The activists, Darwin Deason and Carl Icahn, confirmed that the agreement had expired, blamed Xerox for letting it dissolve and said they would continue to fight the company.
The agreement appeared to expire over last-minute issues that arose in negotiations between the activists, Xerox and the judge before the court could act on the settlement to put it into effect ahead of the self-imposed deadline Thursday evening.
Xerox said that the agreement expired because of the "absence of stipulations" related to ending its litigation with the activist.
The activists, which own about 15 percent of the company, said Xerox did not permit the settlement to take effect "unless they obtained additional unprecedented protections from the court," which the activists said were unnecessary.
The settlement agreement, which followed a rare court order to temporarily block the deal, expired at 8:00 p.m. ET Thursday (0000 GMT Friday) after the court was not able to act on the agreement.
Xerox also said in its statement it would "consider all options to create value for the company and its shareholders."
Reuters had previously reported that buyout firm Apollo Global Management LLC has approached Xerox Corp to express interest in a possible acquisition, casting uncertainty over its deal with Fujifilm Holdings.
Fujifilm, which has objected to the settlement between Xerox and the activists, said it was satisfied the settlement had expired. A court hearing on Thursday in New York about its objection ended without a ruling.

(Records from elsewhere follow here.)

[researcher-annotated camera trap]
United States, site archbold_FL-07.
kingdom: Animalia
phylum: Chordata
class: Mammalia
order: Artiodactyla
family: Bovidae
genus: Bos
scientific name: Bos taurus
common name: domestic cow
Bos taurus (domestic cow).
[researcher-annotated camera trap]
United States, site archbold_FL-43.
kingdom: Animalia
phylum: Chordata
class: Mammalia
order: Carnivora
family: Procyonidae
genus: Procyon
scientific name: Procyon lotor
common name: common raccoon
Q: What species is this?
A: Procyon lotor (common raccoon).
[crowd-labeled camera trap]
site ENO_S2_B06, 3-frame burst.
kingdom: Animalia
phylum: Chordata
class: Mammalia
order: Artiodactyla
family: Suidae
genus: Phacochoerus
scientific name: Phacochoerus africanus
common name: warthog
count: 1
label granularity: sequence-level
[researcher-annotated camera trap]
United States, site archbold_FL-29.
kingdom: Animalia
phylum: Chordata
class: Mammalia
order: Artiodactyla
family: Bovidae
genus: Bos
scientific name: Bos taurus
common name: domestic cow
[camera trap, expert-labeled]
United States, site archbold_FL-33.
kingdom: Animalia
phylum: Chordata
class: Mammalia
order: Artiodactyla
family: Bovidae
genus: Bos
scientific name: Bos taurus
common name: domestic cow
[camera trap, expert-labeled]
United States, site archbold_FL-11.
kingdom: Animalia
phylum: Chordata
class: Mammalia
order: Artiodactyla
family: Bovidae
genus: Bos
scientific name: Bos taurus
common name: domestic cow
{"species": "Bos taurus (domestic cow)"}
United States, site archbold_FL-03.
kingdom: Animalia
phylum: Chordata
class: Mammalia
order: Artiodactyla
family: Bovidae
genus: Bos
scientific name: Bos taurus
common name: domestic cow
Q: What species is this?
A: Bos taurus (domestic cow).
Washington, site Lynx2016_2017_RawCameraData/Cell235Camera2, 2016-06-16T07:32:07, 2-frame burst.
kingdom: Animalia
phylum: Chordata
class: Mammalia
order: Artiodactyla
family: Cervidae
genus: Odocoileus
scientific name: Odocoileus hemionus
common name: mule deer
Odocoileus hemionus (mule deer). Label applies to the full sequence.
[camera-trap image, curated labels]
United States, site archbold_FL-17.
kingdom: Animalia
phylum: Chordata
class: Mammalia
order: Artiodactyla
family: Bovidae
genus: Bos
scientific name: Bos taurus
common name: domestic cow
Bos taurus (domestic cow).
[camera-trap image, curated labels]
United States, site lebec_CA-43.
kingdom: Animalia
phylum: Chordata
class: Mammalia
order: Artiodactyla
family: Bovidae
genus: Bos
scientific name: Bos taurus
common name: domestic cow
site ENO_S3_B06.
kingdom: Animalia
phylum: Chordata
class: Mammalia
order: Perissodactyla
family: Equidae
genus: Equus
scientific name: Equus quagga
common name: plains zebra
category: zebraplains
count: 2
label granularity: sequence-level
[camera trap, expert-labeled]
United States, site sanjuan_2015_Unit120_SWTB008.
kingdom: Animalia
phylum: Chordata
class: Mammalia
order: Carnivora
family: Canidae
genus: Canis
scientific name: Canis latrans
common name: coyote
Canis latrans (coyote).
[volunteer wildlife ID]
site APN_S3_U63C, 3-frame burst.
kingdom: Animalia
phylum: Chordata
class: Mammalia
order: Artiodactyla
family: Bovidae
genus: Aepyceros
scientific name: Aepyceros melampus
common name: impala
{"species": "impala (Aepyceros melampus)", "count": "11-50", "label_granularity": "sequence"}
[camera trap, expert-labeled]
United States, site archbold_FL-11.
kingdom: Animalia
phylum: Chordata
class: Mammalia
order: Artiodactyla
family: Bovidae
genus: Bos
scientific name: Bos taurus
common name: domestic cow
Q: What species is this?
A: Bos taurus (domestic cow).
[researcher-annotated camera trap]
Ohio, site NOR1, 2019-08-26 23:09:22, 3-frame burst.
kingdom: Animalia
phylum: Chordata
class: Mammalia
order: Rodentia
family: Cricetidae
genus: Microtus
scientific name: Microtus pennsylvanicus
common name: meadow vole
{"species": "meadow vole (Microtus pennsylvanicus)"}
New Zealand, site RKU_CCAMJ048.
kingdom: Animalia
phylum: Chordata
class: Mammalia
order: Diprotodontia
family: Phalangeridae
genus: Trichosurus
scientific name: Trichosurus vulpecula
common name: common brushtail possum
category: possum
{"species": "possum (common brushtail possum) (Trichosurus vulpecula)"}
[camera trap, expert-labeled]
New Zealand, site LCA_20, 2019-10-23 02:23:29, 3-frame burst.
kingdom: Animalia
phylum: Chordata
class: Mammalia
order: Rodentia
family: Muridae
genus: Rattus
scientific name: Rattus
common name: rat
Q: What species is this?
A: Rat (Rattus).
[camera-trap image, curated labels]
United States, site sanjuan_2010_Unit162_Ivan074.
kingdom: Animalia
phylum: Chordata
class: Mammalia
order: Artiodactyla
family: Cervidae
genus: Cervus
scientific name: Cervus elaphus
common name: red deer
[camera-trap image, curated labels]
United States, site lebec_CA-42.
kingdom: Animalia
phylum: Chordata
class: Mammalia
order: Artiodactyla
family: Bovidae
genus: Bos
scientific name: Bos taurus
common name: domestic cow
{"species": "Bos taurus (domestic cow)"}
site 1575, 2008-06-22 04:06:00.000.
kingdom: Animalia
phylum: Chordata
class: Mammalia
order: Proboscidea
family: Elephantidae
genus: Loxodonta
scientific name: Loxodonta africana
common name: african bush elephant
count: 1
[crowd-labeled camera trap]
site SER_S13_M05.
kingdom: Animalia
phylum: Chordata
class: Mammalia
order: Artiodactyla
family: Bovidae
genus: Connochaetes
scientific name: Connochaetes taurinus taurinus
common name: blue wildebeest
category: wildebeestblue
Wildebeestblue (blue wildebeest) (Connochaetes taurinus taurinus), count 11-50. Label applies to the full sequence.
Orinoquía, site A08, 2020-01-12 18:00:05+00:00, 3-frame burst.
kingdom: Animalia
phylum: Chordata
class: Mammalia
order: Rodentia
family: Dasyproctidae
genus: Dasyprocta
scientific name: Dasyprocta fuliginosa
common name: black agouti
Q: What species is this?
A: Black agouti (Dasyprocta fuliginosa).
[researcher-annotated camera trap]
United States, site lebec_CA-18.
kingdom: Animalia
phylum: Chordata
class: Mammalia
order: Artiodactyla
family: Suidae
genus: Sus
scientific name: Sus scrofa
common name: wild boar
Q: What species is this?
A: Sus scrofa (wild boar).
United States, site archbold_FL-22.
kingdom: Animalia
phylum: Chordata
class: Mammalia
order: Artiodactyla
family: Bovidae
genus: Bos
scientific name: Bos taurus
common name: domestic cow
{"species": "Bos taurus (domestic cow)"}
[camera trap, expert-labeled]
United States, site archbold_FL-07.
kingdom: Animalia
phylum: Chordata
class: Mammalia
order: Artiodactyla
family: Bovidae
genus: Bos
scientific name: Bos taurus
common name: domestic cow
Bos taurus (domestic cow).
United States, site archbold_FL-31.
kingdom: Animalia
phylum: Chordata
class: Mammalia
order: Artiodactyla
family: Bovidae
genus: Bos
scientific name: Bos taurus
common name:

Fujifilm has also said it is planning to appeal last week's court order.
Xerox and Fujifilm agreed in late January to a $6.1 billion deal that would merge the U.S. printer and copier maker into Fuji Xerox, an existing joint venture between Xerox and Fujifilm.
The deal soon ran into trouble after activist shareholders Carl Icahn and Darwin Deason opposed it, saying the terms undervalued Xerox.
Growing uncertainties over the deal have driven Xerox shares down 12 percent since the settlement agreement on May 1.